With the global economy growing and barriers between global markets shrinking, eLearning is now a worldwide reality. From corporate training to online classes, companies and universities are adopting much more global approaches, broadcasting necessary information to audiences around the world. Scientific research increasingly relies on collaboration between colleagues thousands of miles and multiple countries apart. Even daily tasks – such as checking an app on your phone or ordering a product online – are made possible by tools created in part by developers from abroad.
The need for language translation now reaches far beyond accessing international markets or global trade. Today’s businesses need to focus on language translation as a critical component of Human Resources and marketing strategies. Since 1980, the number of non-English speakers in the United States has grown from 23 million to more than 65 million, a nearly 300% increase. Currently, 21.7% of the US population speaks a language other than English at home.
In many large cities, the numbers are even higher. From New York to Chicago, Los Angeles to Houston, US major metropolitan areas average between thirty and fifty percent of residents speaking a language other than English at home.

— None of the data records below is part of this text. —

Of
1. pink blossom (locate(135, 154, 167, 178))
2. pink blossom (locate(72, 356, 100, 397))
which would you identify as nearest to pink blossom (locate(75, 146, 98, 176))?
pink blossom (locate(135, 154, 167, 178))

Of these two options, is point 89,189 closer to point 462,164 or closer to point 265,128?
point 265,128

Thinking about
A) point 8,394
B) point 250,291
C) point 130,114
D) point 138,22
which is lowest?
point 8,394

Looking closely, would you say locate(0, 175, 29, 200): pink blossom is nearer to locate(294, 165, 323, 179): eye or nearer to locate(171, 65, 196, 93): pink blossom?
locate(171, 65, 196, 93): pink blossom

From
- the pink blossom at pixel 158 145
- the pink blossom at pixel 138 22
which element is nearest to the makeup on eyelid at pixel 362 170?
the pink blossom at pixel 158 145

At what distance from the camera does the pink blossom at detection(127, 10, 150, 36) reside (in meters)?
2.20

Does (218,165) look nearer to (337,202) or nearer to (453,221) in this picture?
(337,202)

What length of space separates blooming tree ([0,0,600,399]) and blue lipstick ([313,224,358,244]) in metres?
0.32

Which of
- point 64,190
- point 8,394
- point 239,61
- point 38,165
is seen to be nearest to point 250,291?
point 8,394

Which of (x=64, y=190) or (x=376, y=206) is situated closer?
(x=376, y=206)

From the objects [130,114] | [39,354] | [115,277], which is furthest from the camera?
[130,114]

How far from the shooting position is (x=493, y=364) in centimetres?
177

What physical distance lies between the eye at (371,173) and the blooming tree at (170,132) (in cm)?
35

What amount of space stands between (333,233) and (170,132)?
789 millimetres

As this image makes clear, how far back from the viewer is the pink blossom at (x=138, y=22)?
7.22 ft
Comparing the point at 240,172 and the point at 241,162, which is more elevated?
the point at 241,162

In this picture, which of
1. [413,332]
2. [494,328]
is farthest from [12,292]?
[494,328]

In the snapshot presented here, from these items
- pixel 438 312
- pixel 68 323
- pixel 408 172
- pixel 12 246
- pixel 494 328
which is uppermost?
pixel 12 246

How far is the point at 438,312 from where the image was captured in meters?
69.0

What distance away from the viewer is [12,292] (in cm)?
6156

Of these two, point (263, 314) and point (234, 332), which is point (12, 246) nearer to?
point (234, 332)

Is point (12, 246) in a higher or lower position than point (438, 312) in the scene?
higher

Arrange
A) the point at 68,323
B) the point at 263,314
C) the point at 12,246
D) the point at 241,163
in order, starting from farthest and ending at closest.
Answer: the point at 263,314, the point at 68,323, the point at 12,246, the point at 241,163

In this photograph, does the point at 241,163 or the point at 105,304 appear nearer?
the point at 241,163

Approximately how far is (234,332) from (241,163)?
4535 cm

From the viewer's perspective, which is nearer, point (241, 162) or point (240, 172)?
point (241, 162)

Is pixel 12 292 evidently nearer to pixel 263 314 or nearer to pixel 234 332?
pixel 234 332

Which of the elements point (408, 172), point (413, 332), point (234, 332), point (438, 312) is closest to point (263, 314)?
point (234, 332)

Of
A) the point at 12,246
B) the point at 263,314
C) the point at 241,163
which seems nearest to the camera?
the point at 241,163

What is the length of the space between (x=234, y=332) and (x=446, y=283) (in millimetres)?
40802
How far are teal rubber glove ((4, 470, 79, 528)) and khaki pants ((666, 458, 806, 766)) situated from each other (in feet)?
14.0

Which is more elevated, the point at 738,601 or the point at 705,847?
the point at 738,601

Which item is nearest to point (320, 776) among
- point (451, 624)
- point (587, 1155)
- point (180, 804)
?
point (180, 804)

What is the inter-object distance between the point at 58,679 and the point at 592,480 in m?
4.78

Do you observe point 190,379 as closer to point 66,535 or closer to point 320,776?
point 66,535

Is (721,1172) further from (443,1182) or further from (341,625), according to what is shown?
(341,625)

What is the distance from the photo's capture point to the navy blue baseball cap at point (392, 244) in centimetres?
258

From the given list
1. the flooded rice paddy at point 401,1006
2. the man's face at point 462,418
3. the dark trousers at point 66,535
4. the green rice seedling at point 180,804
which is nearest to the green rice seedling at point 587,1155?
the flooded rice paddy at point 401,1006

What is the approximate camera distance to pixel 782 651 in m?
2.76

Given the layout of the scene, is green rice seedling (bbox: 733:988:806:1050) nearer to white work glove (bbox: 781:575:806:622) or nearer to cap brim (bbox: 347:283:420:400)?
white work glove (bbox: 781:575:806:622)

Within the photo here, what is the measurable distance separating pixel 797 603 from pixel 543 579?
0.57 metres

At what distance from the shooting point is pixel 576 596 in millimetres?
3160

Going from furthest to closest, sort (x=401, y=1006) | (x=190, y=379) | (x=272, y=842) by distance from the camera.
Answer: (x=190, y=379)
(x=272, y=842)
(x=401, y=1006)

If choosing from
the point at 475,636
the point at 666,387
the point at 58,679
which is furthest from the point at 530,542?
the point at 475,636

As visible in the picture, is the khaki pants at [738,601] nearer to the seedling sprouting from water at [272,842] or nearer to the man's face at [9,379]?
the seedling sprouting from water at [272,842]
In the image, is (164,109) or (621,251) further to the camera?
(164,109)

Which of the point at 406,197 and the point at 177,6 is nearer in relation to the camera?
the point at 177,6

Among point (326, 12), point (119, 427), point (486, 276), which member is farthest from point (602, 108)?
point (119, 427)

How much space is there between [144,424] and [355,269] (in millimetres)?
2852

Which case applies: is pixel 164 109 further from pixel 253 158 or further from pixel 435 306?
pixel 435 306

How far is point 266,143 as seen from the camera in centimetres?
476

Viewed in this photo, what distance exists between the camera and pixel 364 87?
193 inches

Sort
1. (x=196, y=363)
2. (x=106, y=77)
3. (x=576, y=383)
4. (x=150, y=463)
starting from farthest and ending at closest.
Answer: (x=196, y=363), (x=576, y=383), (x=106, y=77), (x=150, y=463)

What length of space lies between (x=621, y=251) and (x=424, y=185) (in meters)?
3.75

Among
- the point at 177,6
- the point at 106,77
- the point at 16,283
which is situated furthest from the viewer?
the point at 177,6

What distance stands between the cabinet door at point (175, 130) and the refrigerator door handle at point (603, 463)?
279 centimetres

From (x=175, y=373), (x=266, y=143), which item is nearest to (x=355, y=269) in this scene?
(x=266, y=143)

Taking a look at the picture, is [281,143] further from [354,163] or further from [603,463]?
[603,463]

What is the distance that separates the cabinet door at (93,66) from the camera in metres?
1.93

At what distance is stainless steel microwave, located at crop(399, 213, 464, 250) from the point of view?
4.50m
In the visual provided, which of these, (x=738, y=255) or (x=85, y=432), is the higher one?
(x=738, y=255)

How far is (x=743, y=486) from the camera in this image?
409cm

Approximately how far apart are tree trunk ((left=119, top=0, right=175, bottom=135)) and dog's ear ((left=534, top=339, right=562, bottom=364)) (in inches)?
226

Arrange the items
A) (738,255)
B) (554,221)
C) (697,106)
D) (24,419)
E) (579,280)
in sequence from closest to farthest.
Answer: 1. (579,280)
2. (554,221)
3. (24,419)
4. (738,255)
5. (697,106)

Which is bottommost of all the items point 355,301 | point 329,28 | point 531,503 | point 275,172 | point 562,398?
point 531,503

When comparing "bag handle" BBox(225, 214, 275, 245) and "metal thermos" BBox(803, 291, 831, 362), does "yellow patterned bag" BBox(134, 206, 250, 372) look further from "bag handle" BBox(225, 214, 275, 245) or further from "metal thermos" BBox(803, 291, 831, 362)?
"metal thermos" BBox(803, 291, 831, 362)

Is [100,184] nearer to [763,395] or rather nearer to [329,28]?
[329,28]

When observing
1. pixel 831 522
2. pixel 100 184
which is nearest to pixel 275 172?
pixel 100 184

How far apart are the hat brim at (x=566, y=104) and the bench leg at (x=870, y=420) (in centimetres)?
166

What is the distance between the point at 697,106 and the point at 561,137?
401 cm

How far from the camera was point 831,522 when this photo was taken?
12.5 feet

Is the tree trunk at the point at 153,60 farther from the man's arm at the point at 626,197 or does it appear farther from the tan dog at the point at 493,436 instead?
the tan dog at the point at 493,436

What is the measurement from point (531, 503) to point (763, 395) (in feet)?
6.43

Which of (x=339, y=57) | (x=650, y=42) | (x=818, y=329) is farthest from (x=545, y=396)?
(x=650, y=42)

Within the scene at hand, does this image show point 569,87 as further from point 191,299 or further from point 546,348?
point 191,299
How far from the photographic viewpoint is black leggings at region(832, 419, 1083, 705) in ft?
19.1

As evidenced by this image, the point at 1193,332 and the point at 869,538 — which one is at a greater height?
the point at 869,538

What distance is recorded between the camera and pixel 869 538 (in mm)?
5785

It's no wonder that schools, local governments, and many businesses understand the value of reaching people in their own language, and many are focusing heavily on language translation to meet residents' needs. As we move further into the 21st century, this need will only continue to grow. Fortunately, access to accurate translation is also growing.
Once you’ve made the decision to use a professional translator, you’ll want to know how to sort the good from the bad (unfortunately, all translators are not created equal). Far and away, the most important distinction of a great language translator is ISO 17100 certification.
As we noted above, ISO 17100 guidelines are the highest standard of international translation. LinguaLinx follows these guidelines closely, and all of our certified language translators exemplify the competencies outlined in their standards.
Translation competence: This may seem obvious, but a translator must be able to comprehend and speak the language being translated.
Linguistic and textual competence in the source language and the target language: In addition to speaking a language, a certified translator must also know how to read and write in that language.
Competence in research, information acquisition, and processing: When it comes to any language, there is always something new to learn. This competency requires that a translator have the skills to research, learn, and understand new elements of the target language.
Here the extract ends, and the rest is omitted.